WHAT YOU HAVE TO DO » I would like the lines below, from the one with "The Firebirds –" through the one with "迪文分析球队进攻瓶颈强调快速决策与调动对方防守的重要性", copied exactly and without any pictures.

Caption-style text data »
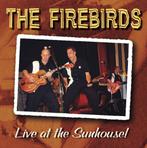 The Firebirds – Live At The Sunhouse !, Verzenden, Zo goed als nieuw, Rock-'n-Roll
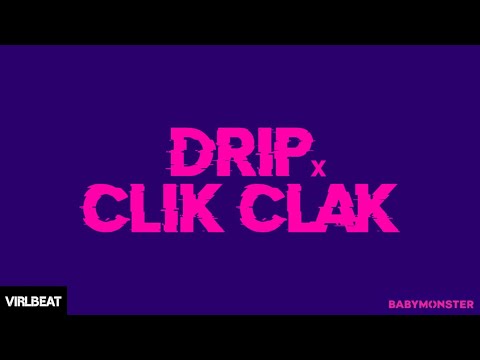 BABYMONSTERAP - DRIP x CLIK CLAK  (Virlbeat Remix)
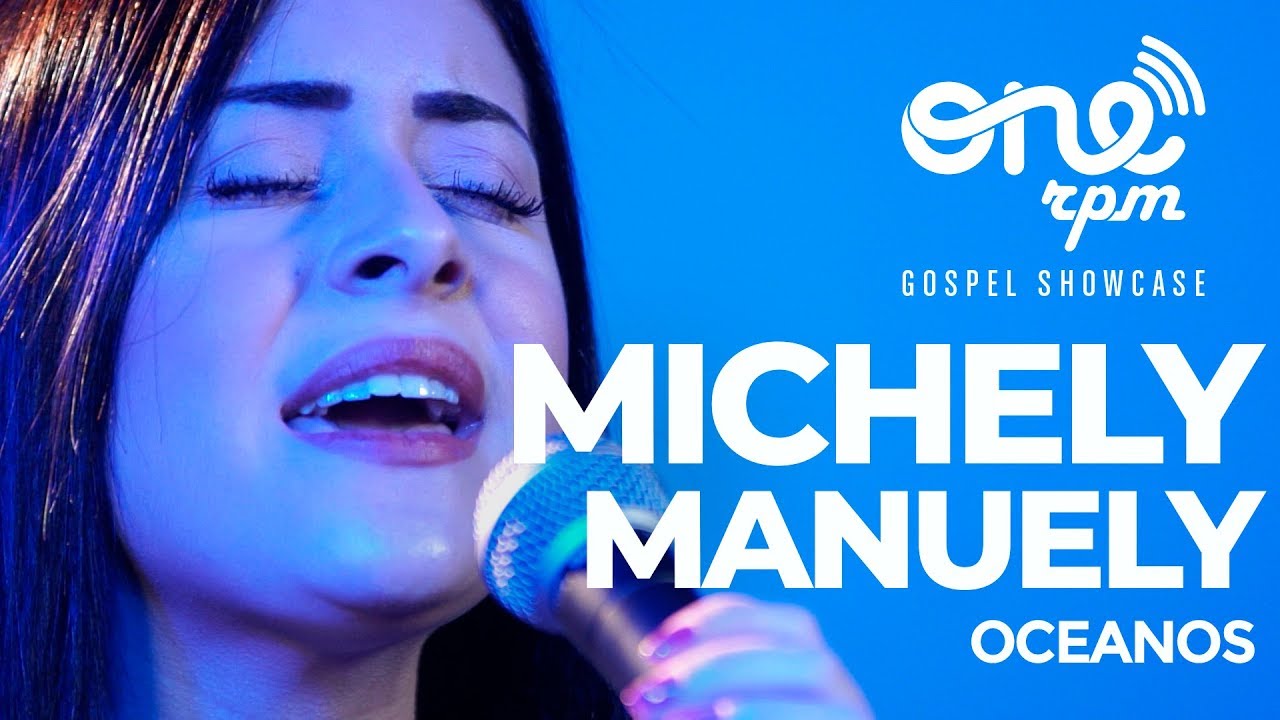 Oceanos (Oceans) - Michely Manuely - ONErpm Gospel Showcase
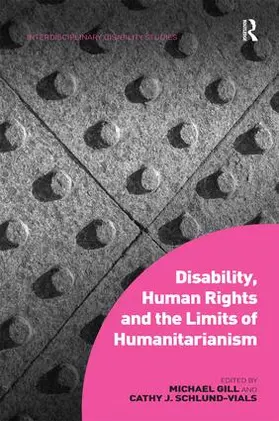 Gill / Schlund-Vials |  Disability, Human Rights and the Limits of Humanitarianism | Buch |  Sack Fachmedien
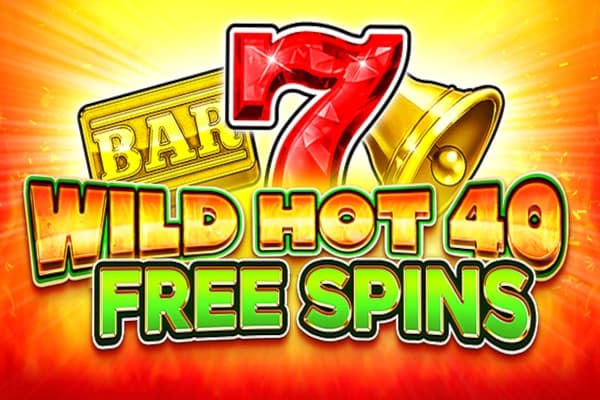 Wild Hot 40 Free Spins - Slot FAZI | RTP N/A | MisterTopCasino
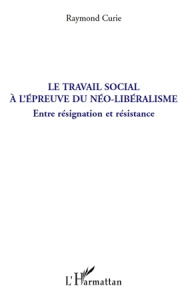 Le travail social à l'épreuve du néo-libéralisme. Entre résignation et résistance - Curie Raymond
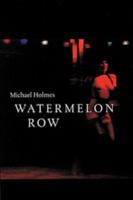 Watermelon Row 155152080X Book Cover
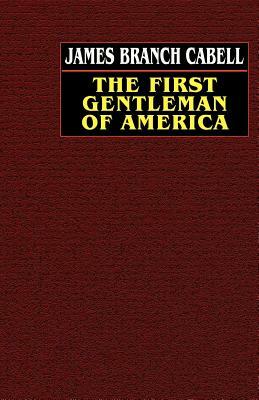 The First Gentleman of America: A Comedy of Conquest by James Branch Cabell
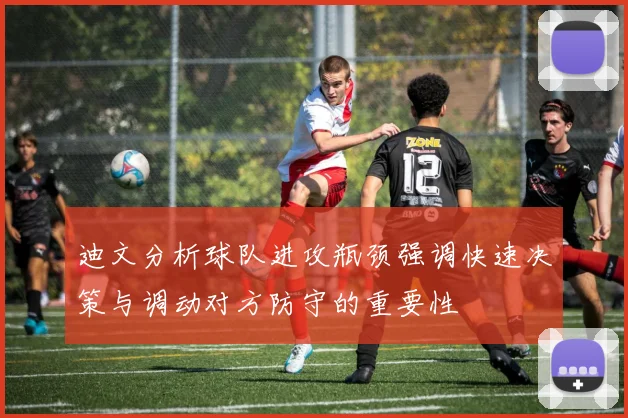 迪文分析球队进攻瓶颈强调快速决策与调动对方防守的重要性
--
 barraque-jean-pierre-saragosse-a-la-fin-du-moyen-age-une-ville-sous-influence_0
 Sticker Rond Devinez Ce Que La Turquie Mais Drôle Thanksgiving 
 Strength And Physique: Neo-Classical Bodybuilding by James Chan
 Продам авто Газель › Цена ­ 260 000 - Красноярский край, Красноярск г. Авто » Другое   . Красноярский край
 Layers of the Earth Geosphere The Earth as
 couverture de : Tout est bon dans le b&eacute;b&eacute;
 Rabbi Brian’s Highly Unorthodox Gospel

FINAL ANSWER »
 The Firebirds – Live At The Sunhouse !, Verzenden, Zo goed als nieuw, Rock-'n-Roll
 BABYMONSTERAP - DRIP x CLIK CLAK  (Virlbeat Remix)
 Oceanos (Oceans) - Michely Manuely - ONErpm Gospel Showcase
 Gill / Schlund-Vials |  Disability, Human Rights and the Limits of Humanitarianism | Buch |  Sack Fachmedien
 Wild Hot 40 Free Spins - Slot FAZI | RTP N/A | MisterTopCasino
 Le travail social à l'épreuve du néo-libéralisme. Entre résignation et résistance - Curie Raymond
 Watermelon Row 155152080X Book Cover
 The First Gentleman of America: A Comedy of Conquest by James Branch Cabell
 迪文分析球队进攻瓶颈强调快速决策与调动对方防守的重要性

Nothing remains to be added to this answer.